>>

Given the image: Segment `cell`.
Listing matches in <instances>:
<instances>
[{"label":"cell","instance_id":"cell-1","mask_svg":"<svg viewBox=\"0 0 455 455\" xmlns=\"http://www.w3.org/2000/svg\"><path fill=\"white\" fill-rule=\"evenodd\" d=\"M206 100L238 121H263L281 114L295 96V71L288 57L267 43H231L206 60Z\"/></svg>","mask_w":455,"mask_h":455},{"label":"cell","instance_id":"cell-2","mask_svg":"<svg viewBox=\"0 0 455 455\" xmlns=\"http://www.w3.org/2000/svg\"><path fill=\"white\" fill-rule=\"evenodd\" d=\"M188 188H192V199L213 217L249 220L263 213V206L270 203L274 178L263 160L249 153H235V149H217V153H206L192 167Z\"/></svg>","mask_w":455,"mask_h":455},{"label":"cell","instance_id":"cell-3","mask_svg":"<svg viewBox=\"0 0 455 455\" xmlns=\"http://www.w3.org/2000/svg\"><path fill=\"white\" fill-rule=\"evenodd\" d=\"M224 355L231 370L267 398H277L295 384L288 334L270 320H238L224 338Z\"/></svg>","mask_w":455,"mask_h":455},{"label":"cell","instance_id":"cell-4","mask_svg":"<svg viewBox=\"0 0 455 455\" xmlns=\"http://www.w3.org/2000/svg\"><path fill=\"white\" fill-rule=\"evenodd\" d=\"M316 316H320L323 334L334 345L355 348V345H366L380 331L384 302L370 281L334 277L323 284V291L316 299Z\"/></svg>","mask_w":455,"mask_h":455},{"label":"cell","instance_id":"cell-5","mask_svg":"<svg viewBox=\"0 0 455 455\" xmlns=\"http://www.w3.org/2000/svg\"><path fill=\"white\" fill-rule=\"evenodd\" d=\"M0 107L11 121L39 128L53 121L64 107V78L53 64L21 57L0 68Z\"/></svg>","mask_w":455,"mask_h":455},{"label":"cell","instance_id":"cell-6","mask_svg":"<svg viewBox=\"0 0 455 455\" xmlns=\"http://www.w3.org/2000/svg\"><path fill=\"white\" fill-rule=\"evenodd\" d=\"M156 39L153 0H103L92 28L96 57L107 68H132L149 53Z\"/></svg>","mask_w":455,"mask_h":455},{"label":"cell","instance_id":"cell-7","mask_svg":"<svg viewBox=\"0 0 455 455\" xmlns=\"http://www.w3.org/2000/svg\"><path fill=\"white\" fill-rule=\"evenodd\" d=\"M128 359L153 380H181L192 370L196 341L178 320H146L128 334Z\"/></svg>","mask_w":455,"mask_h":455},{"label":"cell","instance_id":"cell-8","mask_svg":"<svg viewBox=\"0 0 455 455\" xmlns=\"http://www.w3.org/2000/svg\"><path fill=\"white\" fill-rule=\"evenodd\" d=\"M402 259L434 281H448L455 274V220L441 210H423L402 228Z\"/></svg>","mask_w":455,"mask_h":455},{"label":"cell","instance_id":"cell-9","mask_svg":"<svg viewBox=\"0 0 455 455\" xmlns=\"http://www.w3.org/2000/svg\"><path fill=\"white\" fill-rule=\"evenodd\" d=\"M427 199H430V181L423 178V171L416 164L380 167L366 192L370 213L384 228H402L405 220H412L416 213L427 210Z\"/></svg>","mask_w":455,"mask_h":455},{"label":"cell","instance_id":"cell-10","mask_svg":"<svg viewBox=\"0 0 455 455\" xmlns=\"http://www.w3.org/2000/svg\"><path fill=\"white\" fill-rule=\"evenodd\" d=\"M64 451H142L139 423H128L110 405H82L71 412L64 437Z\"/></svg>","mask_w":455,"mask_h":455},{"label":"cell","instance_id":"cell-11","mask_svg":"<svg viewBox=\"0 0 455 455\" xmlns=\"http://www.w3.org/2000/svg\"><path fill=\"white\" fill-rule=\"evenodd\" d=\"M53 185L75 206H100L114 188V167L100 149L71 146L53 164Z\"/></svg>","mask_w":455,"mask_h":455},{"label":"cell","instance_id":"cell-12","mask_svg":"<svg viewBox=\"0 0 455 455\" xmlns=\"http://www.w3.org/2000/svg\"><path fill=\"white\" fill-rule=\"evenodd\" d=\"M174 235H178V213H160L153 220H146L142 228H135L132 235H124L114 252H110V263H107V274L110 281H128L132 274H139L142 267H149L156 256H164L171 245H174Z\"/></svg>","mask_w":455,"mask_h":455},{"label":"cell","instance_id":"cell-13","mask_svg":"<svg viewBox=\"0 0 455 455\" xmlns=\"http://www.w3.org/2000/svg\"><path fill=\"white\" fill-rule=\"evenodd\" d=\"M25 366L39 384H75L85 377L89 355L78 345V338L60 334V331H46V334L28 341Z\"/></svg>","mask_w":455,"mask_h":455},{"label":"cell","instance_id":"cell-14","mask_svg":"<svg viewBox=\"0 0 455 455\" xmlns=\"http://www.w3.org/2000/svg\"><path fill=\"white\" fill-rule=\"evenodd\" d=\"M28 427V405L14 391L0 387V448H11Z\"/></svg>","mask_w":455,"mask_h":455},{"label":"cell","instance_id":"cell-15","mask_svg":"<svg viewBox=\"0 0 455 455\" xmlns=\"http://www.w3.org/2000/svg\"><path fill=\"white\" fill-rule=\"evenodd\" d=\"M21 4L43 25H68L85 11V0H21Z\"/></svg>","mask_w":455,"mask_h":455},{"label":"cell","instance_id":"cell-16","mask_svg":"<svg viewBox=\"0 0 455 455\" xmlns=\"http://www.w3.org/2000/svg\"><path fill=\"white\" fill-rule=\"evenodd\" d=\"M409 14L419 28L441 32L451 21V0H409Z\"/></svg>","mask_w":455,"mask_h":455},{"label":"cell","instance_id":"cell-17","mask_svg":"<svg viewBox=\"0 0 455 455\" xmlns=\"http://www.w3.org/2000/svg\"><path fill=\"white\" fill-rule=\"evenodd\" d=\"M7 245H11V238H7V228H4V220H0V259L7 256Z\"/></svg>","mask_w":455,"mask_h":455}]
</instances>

<<

Task to complete -
Count the lines in the rows above that contain the string "instances", and reply with the number alone.

The result -
3